[PATCH v2][makedumpfile] Fix a data race in multi-threading mode (--num-threads=N)
Tao Liu
ltao at redhat.com
Tue Jul 1 22:03:01 PDT 2025
Hi Kazu,
On Wed, Jul 2, 2025 at 4:52 PM HAGIO KAZUHITO(萩尾 一仁) <k-hagio-ab at nec.com> wrote:
>
> Hi Tao,
>
> On 2025/07/02 13:36, Tao Liu wrote:
> > Hi Kazu,
> >
> > On Wed, Jul 2, 2025 at 12:13 PM HAGIO KAZUHITO(萩尾 一仁)
> > <k-hagio-ab at nec.com> wrote:
> >>
> >> On 2025/07/01 16:59, Tao Liu wrote:
> >>> Hi Kazu,
> >>>
> >>> Thanks for your comments!
> >>>
> >>> On Tue, Jul 1, 2025 at 7:38 PM HAGIO KAZUHITO(萩尾 一仁) <k-hagio-ab at nec.com> wrote:
> >>>>
> >>>> Hi Tao,
> >>>>
> >>>> thank you for the patch.
> >>>>
> >>>> On 2025/06/25 11:23, Tao Liu wrote:
> >>>>> A vmcore corrupt issue has been noticed in powerpc arch [1]. It can be
> >>>>> reproduced with upstream makedumpfile.
> >>>>>
> >>>>> When analyzing the corrupt vmcore using crash, the following error
> >>>>> message will output:
> >>>>>
> >>>>> crash: compressed kdump: uncompress failed: 0
> >>>>> crash: read error: kernel virtual address: c0001e2d2fe48000 type:
> >>>>> "hardirq thread_union"
> >>>>> crash: cannot read hardirq_ctx[930] at c0001e2d2fe48000
> >>>>> crash: compressed kdump: uncompress failed: 0
> >>>>>
> >>>>> If the vmcore is generated without num-threads option, then no such
> >>>>> errors are noticed.
> >>>>>
> >>>>> With --num-threads=N enabled, there will be N sub-threads created. All
> >>>>> sub-threads are producers which responsible for mm page processing, e.g.

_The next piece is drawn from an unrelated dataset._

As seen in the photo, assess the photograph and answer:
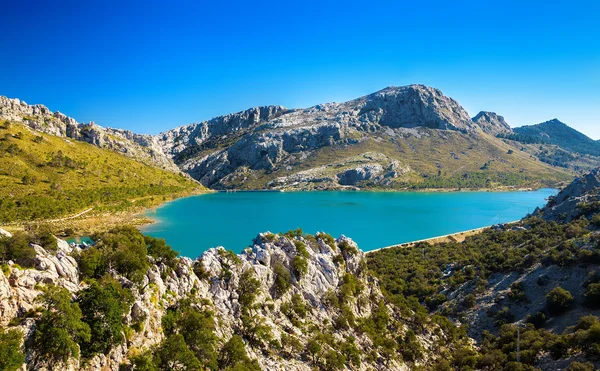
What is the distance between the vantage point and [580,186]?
113m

> >>>>> compression. The main thread is the consumer which responsible for
> >>>>> writing the compressed data into file. page_flag_buf->ready is used to
> >>>>> sync main and sub-threads. When a sub-thread finishes page processing,
> >>>>> it will set ready flag to be FLAG_READY. In the meantime, main thread
> >>>>> looply check all threads of the ready flags, and break the loop when
> >>>>> find FLAG_READY.
> >>>>
> >>>> I've tried to reproduce the issue, but I couldn't on x86_64.
> >>>
> >>> Yes, I cannot reproduce it on x86_64 either, but the issue is very
> >>> easily reproduced on ppc64 arch, which is where our QE reported.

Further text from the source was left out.